[ASSIGNMENT]: Extract all lines from the data beneath that include the word "States".

[INFORMATION SUPPLIED]:
^^^^^^^^^^^^^^^^

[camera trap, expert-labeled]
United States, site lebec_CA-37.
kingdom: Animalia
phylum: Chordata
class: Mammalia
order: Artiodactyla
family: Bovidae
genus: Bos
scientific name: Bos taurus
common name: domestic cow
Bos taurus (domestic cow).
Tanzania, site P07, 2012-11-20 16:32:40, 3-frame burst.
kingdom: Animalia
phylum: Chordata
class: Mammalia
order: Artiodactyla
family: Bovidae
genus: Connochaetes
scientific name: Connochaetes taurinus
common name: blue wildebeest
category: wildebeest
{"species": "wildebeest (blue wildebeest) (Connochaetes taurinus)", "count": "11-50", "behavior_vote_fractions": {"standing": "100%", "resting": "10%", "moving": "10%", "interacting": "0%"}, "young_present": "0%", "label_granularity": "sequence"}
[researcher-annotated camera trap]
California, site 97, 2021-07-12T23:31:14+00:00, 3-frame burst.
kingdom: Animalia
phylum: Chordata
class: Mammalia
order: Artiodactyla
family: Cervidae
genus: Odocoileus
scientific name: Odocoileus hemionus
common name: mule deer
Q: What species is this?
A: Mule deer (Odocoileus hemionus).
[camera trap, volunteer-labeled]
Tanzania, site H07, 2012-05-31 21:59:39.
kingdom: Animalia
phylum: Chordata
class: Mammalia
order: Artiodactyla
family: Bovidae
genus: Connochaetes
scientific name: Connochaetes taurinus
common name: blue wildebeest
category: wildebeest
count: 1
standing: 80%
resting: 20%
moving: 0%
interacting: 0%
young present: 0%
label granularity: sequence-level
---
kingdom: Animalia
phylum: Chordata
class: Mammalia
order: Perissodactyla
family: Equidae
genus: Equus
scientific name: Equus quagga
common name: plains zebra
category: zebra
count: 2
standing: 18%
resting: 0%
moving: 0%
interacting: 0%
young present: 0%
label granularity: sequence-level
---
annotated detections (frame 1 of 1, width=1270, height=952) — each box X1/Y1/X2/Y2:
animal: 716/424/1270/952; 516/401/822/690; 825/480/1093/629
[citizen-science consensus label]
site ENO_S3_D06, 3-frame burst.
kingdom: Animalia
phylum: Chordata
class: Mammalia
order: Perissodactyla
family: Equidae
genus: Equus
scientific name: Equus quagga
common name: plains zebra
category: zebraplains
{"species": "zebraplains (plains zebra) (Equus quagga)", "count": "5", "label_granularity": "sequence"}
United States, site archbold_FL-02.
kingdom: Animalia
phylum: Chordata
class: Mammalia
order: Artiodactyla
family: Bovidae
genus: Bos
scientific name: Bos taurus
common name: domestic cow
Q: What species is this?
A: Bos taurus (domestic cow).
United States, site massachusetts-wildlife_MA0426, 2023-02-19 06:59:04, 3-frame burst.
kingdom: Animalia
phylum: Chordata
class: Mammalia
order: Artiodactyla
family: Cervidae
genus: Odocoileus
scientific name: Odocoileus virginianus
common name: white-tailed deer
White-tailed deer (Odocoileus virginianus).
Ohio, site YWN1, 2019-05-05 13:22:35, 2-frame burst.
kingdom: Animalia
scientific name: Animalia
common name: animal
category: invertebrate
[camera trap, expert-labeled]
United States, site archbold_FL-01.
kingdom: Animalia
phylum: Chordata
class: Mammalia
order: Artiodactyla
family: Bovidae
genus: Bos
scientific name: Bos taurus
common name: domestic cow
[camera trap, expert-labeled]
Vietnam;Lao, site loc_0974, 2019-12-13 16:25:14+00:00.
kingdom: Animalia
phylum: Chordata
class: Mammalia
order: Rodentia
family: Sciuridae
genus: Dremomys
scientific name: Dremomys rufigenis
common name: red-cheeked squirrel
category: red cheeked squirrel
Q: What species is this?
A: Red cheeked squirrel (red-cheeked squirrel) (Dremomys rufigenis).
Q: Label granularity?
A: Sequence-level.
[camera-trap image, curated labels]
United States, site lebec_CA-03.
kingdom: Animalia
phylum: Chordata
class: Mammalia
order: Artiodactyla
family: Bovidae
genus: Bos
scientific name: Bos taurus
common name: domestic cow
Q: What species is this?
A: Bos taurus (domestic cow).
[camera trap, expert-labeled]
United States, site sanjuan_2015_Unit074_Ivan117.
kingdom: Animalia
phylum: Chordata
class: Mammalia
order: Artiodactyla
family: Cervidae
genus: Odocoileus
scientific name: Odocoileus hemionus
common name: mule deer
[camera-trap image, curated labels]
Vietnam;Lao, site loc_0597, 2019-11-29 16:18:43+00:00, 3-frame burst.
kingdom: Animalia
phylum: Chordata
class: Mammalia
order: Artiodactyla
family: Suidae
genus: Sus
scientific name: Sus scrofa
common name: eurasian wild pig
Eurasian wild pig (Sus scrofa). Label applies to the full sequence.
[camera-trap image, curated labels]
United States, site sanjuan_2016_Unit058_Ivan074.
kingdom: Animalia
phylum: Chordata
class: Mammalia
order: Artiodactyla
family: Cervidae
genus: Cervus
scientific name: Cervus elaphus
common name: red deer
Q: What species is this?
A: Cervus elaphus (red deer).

^^^^^^^^^^^^^^^^

[REPLY TO THE EXERCISE]:
United States, site lebec_CA-37.
United States, site archbold_FL-02.
United States, site massachusetts-wildlife_MA0426, 2023-02-19 06:59:04, 3-frame burst.
United States, site archbold_FL-01.
United States, site lebec_CA-03.
United States, site sanjuan_2015_Unit074_Ivan117.
United States, site sanjuan_2016_Unit058_Ivan074.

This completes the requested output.